I’m not suggesting you walk blindly into any situation and just hope for the best. Sometimes common sense kicks in, or maybe it’s your gut feeling that guides you, and you can tell wether it’s a situation you’re comfortable in, or if you want to get the fuck out. Sometimes you can just ‘know’ when you don’t need/want to trust, but other times… you just have to.

Like when you get into the back of a taxi, and spend the entire time with your heart beating wildly in your mouth. You don’t have a choice – if you want to cover a distance to get somewhere, then – at some point you’ll have to take transport, and trust someone to get you there safely.

Or when you check yourself into a backpacker dorm, pack your belongings into your locker and your important doccuments into your day pack… You need to be able to trust that as you sleep/shower/eat, your basic belongings  will still all be there when you come back to your room.

What about when you order a meal? Your common sense and gut instinct can help you here to an extent, but other than that – you have to trust what you eat is safe enough to not have you spending the next 4 days with your head in a toilet. As travellers – we all know this is really difficult and not always possible.

And what about people? People can be so hard to trust! How do you trust that overly-smiling tuk tuk driver when he says “yes, yes, very good, very cheap, the cheapest, yes, yes, follow me, come come, I give you so cheap.?
How do you trust that weird guy in your dorm when he asks if he can borrow your lap-top for a little while?
How do you trust a stranger in a foreign country when they say “Of course, I can help, I can guide you…”
How do you trust someone who you’ve never met before, and known only for a few short minutes, with your life?
I’ve been in all of those situations, and sometimes, you just have to trust.

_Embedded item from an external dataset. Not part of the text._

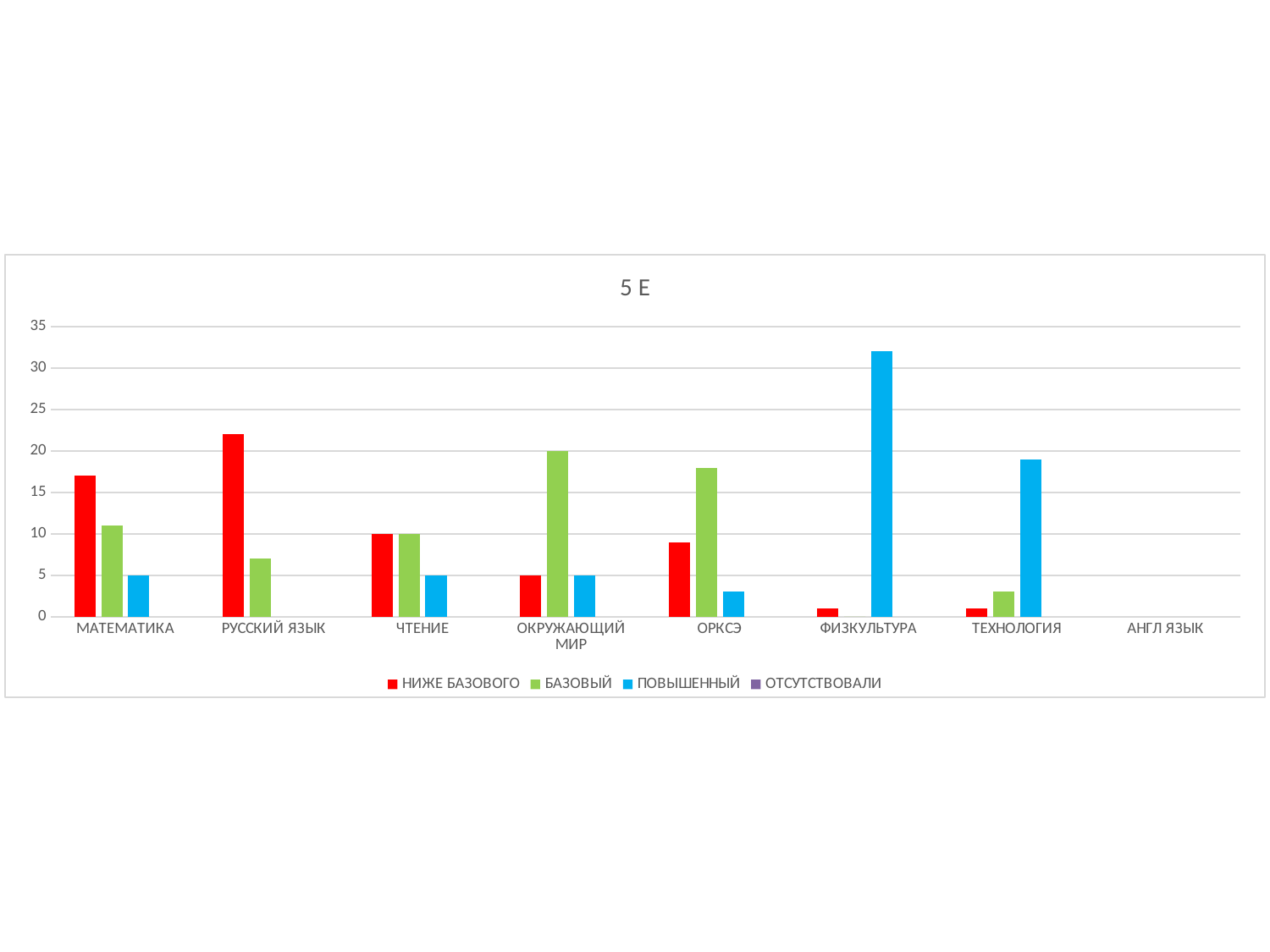
What is the value of ПОВЫШЕННЫЙ for МАТЕМАТИКА? 5 What is the title of the chart? 5 Е For МАТЕМАТИКА, which is larger: НИЖЕ БАЗОВОГО or БАЗОВЫЙ? НИЖЕ БАЗОВОГО What type of chart is shown on the slide? bar chart What is the value of БАЗОВЫЙ for ОКРУЖАЮЩИЙ МИР? 20 Which subject has the highest НИЖЕ БАЗОВОГО value? РУССКИЙ ЯЗЫК How many series does the legend list? 4 How many subject categories are shown on the x axis? 8 Is the ПОВЫШЕННЫЙ value for ФИЗКУЛЬТУРА greater or less than 30? greater Which subject has the highest ПОВЫШЕННЫЙ value? ФИЗКУЛЬТУРА What is the value of НИЖЕ БАЗОВОГО for ЧТЕНИЕ? 10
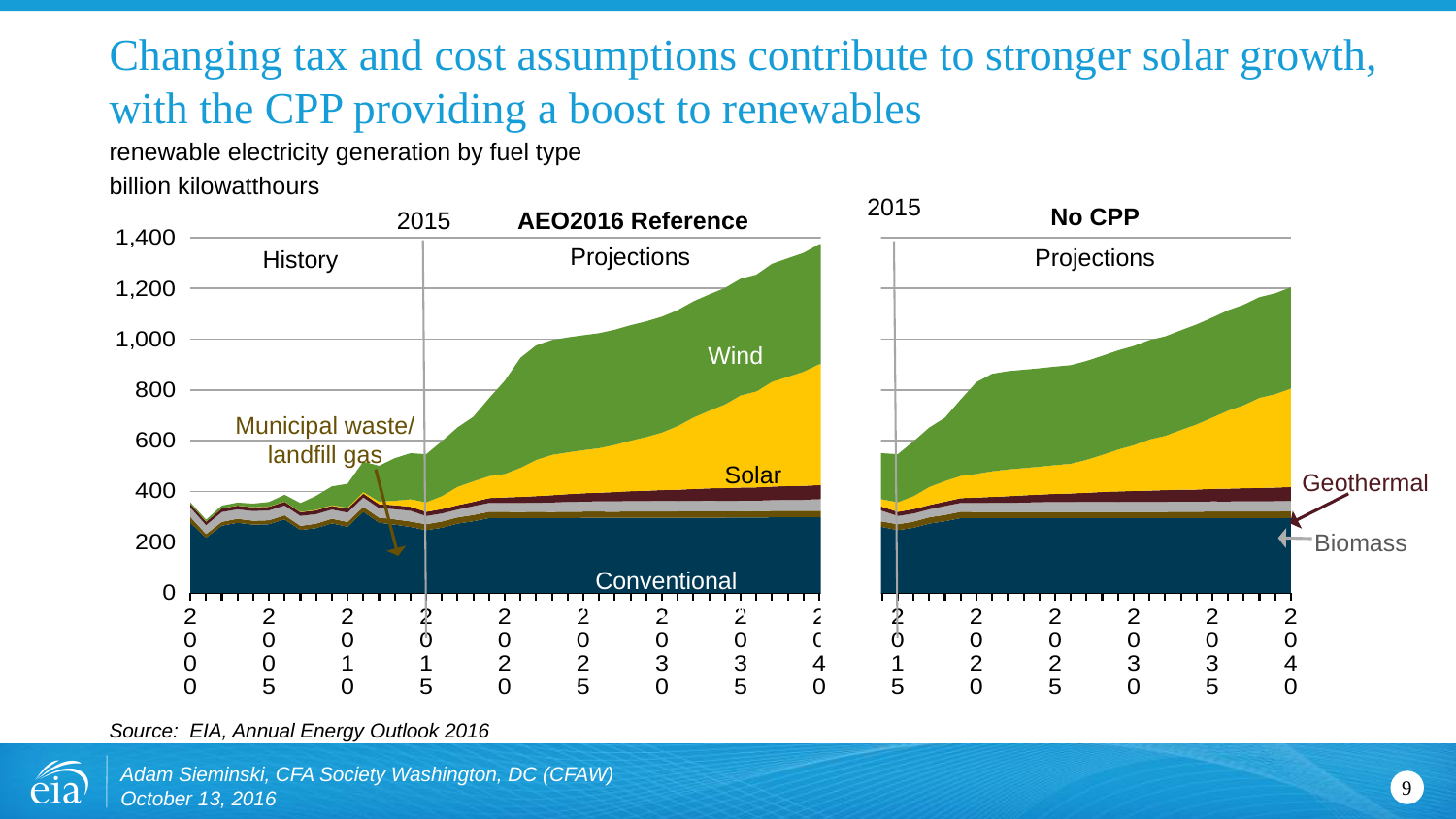
In the AEO2016 Reference chart, is the total renewable generation in 2000 greater or less than 400 billion kilowatthours? less In the AEO2016 Reference chart, is the total renewable generation in 2015 greater or less than 400 billion kilowatthours? greater Which chart shows higher total renewable generation in 2040, AEO2016 Reference or No CPP? AEO2016 Reference In the No CPP chart, is the total renewable generation in 2040 greater or less than 1,400 billion kilowatthours? less In the AEO2016 Reference chart, which year does the vertical line separating History from Projections mark? 2015 What kind of chart is used on this slide for the AEO2016 Reference and No CPP panels? stacked area chart How many fuel types are labeled across the charts on this slide? 6 What unit of measurement is used for the y axis of the charts? billion kilowatthours In the No CPP chart, does total renewable generation rise or fall from 2015 to 2040? rise In the AEO2016 Reference chart, which is larger in 2040, the Solar band or the Conventional band? Solar Which fuel type forms the bottom layer of the stacked areas in both charts? Conventional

Sad but true, I’ve found that occasionally when people offer me something generously in a foreign country – somewhere in the back of my mind, I wonder why they would be so generous. It’s terrible to admit, but sometimes that little part of my brain telling me to be cautious starts buzzing, alerting me to the idea that “it’s too good to be true”. Is it the same for you? Sometimes, because of this, I am reminded to trust – becuase not every person is trying to take advantage of me in some way.

What about Couchsurfing? Have you ever tried that?…
Jake and I plan to couch surf in every country we visit during our trip – we’d like to do a lot of it. Not for the “saving money” side of it at all – our reason for couch surfing is to meet locals, and see a country as a traveller, rather than a tourist. Couchsurfing can help us to do that…

But, how do you trust someone you’ve never met, and agree to stay in their home, travel with them, eat with them…? There are no lockers there for your pack, no locks on your bedroom door, and you have no idea who these people are…
Yet, you click a few buttons and type a few lines, swap a few e-mails and there you go – you’ve got somewhere to stay and the possibility of a great new friendship. What a foreign concept to me, what a great one at that! You push aside all those “stranger danger” and “online safety” alarm bells ringing in your head, after years of being taught that in school, from your parents, and through the media.

Couch surfing is built on trust. Trusting your instincts, and trusting others… Thinking of strangers as friends you just haven’t met yet… And I like the concept. A lot.
There are some not so nice people in the world, true, but I think there are a lot more, a LOT more good people out there. And I want to meet some of them.
We’ve already got some couch surfing opportunities lined up, and we hope they work out for the best…

I like how travel pushes people to trust, more so than they might usually. It’s a hard concept to get my head around, but I appreciate it.
We can’t wait to travel; we can’t wait for those dingy hostels and bumpy bus rides. We can’t wait for those people we are going to meet – where ever you are. We can’t wait for our new friends, and those couches we are going to sleep on.
We’re excited to experience travel, and life, and trust is simply part of it all.

So we’re going travelling with open hearts and big smiles, and we look forward to meeting you somewhere Asia!